THE PROBLEM: Can you reproduce the passage of the news report below on Taiwan's WHO invitation that begins at the words "Yeh said Taiwan’s" and stops after the words "meeting, he said."?

TEXT FOR ANALYSIS:
⟨
Taiwan has received a letter from the WHO inviting it to attend as an observer at this year’s World Health Assembly (WHA) meeting next month under the name “Chinese Taipei,” Department of Health (DOH) Minister Yeh Ching-chuan (葉金川) said yesterday.
“I wish to invite the Department of Health, Chinese Taipei, to attend the 62nd World Health Assembly as an observer. The Assembly will be convened at 10:00 on Monday, 18 May, 2009, in the Palais des Nations, Geneva, Switzerland,” the letter from WHO Director-General Margaret Chan (陳馮富珍) to Yeh reads. “I would appreciate if you could confirm the attendance of the Department of Health, Chinese Taipei, and the names of the attendees at your earliest convenience.”
Taiwan’s presence at this annual meeting of the decision-making arm of the WHO would mark the first time the country has been allowed to participate in a meeting or activity of a specialized UN agency since losing its UN membership to China in 1971. Taiwan launched a campaign to participate in the WHO in 1997, but to no avail amid opposition from China.
After consulting President Ma Ying-jeou (馬英九), Yeh accepted the invitation yesterday after receiving it by fax at 9pm on Tuesday.
“The [original] letter is still on its way,” Yeh told a press conference at the Government Information Office.
The minister said the public should note key words in the letter, such as the reference to “Chinese Taipei” and the recipient being referred to as a “minister.”
Yeh said the acceptance of Taiwan under the name “Chinese Taipei” was a “breakthrough.”
Participating in the WHA meeting as an observer means Taiwan would have no voting rights in the assembly or at the WHO. Observers are granted speaking rights at the WHA meeting, but can only attend the meetings and committee sessions held during the annual two-week assembly.
Yeh said that WHA observer status would ensure Taiwan has direct contact with the WHO in exchanging information to protect public safety and would enable Taiwan to share its expertise in public sanitation and disease prevention with other countries.
Yeh said Taiwan’s representative office in Geneva would liaise with the WHO secretariat to iron out the details of Taiwan’s participation in the WHA meeting, including Taiwanese reporters’ coverage of the event. In past years, the UN Office in Geneva rejected applications from Taiwanese journalists for press credentials to cover WHA meetings because Taiwan is not a member of the WHO.
The officials at yesterday’s press conference declined to say what had transpired between Chinese and Taiwanese negotiators that led to Taiwan being granted WHA observer status.
“Health officials on both sides exchanges ideas on the matter technically, but we will not reveal the process ... in conformance with international practices,” Vice Minister of Foreign Affairs Andrew Hsia (夏立言) said.
Taiwan would enjoy the same rights as the six other observers scheduled to attend the WHA meeting, he said.
At a separate setting yesterday, Ma attributed the breakthrough to his cross-strait policy and Beijing’s goodwill.
Ma said three factors had contributed to the invitation: the joint efforts of the public and all political parties; the support of the international community, including Taiwan’s diplomatic allies and non-allied countries; and the goodwill of the “mainland authorities.”
⟩
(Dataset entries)
⟨
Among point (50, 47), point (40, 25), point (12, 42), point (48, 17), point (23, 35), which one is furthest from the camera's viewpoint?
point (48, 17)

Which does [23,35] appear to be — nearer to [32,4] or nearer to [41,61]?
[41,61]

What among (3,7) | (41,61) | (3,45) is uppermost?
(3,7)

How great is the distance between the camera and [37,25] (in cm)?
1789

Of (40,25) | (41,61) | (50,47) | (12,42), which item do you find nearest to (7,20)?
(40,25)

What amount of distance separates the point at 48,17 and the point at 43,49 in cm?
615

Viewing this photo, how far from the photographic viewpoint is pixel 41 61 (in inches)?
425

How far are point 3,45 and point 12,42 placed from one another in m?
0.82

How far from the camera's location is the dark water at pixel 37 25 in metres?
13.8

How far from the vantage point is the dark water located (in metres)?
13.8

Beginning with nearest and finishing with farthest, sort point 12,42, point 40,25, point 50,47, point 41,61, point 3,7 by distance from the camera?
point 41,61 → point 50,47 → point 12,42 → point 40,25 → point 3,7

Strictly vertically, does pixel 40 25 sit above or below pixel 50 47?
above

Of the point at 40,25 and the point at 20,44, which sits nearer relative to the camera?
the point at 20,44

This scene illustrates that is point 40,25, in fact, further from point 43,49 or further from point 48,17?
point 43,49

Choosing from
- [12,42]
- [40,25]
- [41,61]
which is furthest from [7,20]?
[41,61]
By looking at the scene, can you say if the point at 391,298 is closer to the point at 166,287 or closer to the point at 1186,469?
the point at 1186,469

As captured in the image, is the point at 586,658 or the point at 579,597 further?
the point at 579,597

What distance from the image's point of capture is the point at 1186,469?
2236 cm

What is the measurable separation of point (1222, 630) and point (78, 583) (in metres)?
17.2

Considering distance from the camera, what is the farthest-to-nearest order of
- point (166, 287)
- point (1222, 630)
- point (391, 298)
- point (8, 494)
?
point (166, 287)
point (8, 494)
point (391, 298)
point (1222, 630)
⟩
REPLY TO THE TASK:
Yeh said Taiwan’s representative office in Geneva would liaise with the WHO secretariat to iron out the details of Taiwan’s participation in the WHA meeting, including Taiwanese reporters’ coverage of the event. In past years, the UN Office in Geneva rejected applications from Taiwanese journalists for press credentials to cover WHA meetings because Taiwan is not a member of the WHO.
The officials at yesterday’s press conference declined to say what had transpired between Chinese and Taiwanese negotiators that led to Taiwan being granted WHA observer status.
“Health officials on both sides exchanges ideas on the matter technically, but we will not reveal the process ... in conformance with international practices,” Vice Minister of Foreign Affairs Andrew Hsia (夏立言) said.
Taiwan would enjoy the same rights as the six other observers scheduled to attend the WHA meeting, he said.